*Required task*
Write out all the entries word for word and omit any pictures.
··· Given data ···
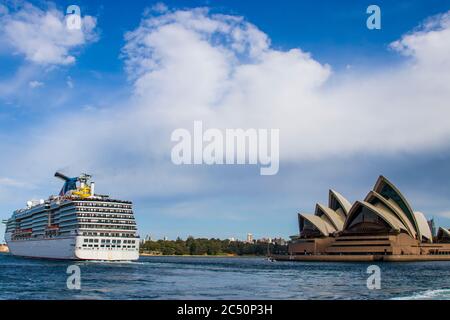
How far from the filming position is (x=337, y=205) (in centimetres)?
8450

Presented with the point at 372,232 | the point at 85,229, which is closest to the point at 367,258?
the point at 372,232

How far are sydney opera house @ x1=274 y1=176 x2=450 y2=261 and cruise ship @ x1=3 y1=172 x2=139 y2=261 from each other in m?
38.4

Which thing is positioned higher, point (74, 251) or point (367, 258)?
point (74, 251)

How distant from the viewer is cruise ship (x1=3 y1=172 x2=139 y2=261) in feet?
154

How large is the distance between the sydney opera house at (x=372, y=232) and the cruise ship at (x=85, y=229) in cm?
3845

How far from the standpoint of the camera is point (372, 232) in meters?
75.0

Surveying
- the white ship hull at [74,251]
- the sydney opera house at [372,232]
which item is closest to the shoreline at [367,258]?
the sydney opera house at [372,232]

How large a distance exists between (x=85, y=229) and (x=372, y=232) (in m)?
45.3

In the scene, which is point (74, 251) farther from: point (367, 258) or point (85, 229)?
point (367, 258)

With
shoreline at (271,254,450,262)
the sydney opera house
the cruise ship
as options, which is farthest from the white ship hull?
the sydney opera house

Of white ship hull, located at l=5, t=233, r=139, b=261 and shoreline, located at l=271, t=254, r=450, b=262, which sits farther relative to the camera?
shoreline, located at l=271, t=254, r=450, b=262

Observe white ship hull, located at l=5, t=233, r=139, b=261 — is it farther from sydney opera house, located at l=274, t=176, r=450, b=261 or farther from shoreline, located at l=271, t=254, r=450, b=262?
sydney opera house, located at l=274, t=176, r=450, b=261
···
*Result below*
How far from the filming position is (x=337, y=205) (in centimetres)?
8450

Presented with the point at 372,232 | the point at 85,229, which is closest to the point at 367,258?
the point at 372,232

How far are sydney opera house @ x1=274 y1=176 x2=450 y2=261 and cruise ship @ x1=3 y1=172 x2=139 y2=261 from each other in m?
38.4

Which thing is positioned higher, point (74, 251) or point (367, 258)?
point (74, 251)

How distant from the viewer is cruise ship (x1=3 y1=172 x2=139 y2=261) in feet?
154

How large is the distance between the sydney opera house at (x=372, y=232) and the cruise ship at (x=85, y=229) in cm?
3845

How far from the standpoint of the camera is point (372, 232) in meters?
75.0

Surveying
- the white ship hull at [74,251]
- the sydney opera house at [372,232]
which item is closest to the shoreline at [367,258]?
the sydney opera house at [372,232]

How large a distance exists between (x=85, y=229) and (x=372, y=232) (in m)?
45.3

In the scene, which is point (74, 251) farther from: point (367, 258) or point (85, 229)?
point (367, 258)

With
shoreline at (271,254,450,262)
the sydney opera house
the cruise ship
as options, which is farthest from the white ship hull?
the sydney opera house

Of white ship hull, located at l=5, t=233, r=139, b=261 and shoreline, located at l=271, t=254, r=450, b=262, which sits farther relative to the camera?
shoreline, located at l=271, t=254, r=450, b=262

Observe white ship hull, located at l=5, t=233, r=139, b=261 — is it farther from sydney opera house, located at l=274, t=176, r=450, b=261 or farther from shoreline, located at l=271, t=254, r=450, b=262?
sydney opera house, located at l=274, t=176, r=450, b=261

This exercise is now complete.